MUNICH — John Demjanjuk sat in a wheelchair wrapped in a light blue blanket, his eyes closed and his face pale as his trial opened Monday on charges he helped kill 27,900 Jews as a Nazi death camp guard.
Lawyers for the retired Ohio autoworker portrayed him as a victim — of the Nazis and misguided German justice. But three German doctors testified the Ukrainian-born Demjanjuk was fit to stand trial.
Wearing a blue baseball cap, Demjanjuk, 89, was wheeled into the packed Munich state court and did not answer when presiding judge Ralph Alt asked if he could answer basic questions about himself. His left hand twitched occasionally and his mouth was open slightly as though he was in pain.
A German doctor who examined Demjanjuk two hours before the trial began said that despite suffering from a bone marrow disease and other ailments he was able to face trial.
"He lies there, keeps his eyes closed, but understands everything," said Dr. Albrecht Stein.
Demjanjuk was deported in May from the United States and has been in custody in Munich since. He could face up to 15 years in prison if convicted of training as a guard in the Trawniki SS camp, then serving in the Sobibor death camp in Nazi-occupied Poland.

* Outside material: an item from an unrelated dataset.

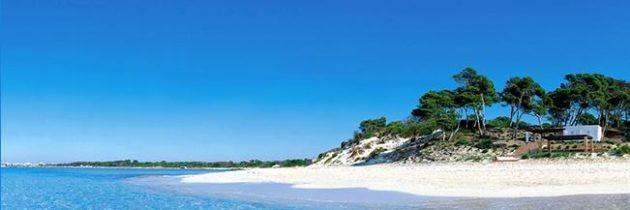 Ökologische Unterkunft,Tendenz des umweltverträglichen Tourismus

The prosecution argues that after Demjanjuk, a Soviet Red Army soldier, was captured by the Germans in 1942 he volunteered to serve under the SS as a guard.
Demjanjuk has denied that, saying he spent most of the rest of the war in Nazi POW camps before joining the so-called Vlasov army made up of Soviet POWs and other anticommunists to fight with the Germans against the encroaching Soviets in the final months of World War II.
Ulrich Busch, one of Demjanjuk's two lawyers, told the court that those Ukrainians who did volunteer to serve as guards did so to save themselves, noting that millions of Soviet POWs died at the hands of the Nazis.
"Germany did not only commit the Holocaust on the Jews, but also on the Red Army prisoners of war," he said. Those who trained at "Trawniki were survivors, not perpetrators."